──────── Getoonde gegevens
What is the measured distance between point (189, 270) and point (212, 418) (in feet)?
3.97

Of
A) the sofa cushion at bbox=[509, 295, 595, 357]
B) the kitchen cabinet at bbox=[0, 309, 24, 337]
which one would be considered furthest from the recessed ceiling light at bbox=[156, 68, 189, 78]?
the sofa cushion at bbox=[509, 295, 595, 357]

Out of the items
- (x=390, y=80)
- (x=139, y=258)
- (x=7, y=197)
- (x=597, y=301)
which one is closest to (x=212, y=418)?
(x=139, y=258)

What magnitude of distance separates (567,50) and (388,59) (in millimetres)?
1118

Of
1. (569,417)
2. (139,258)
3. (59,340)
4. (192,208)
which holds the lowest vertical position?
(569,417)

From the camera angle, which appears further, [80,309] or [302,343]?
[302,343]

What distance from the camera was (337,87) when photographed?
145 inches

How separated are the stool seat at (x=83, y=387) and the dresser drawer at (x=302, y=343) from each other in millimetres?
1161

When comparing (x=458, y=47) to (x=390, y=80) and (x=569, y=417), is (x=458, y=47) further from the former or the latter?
────────────────
## [Opdracht]
Herschrijf alle rijen hierboven als een genummerde lijst en laat de lege regels weg.

## [Oplossing]
1. What is the measured distance between point (189, 270) and point (212, 418) (in feet)?
2. 3.97
3. Of
4. A) the sofa cushion at bbox=[509, 295, 595, 357]
5. B) the kitchen cabinet at bbox=[0, 309, 24, 337]
6. which one would be considered furthest from the recessed ceiling light at bbox=[156, 68, 189, 78]?
7. the sofa cushion at bbox=[509, 295, 595, 357]
8. Out of the items
9. - (x=390, y=80)
10. - (x=139, y=258)
11. - (x=7, y=197)
12. - (x=597, y=301)
13. which one is closest to (x=212, y=418)?
14. (x=139, y=258)
15. What magnitude of distance separates (567,50) and (388,59) (in millimetres)?
16. 1118
17. Of
18. 1. (569,417)
19. 2. (139,258)
20. 3. (59,340)
21. 4. (192,208)
22. which holds the lowest vertical position?
23. (569,417)
24. From the camera angle, which appears further, [80,309] or [302,343]?
25. [302,343]
26. What distance from the camera was (337,87) when photographed?
27. 145 inches
28. How separated are the stool seat at (x=83, y=387) and the dresser drawer at (x=302, y=343) from each other in millimetres?
29. 1161
30. When comparing (x=458, y=47) to (x=390, y=80) and (x=569, y=417), is (x=458, y=47) further from the former or the latter?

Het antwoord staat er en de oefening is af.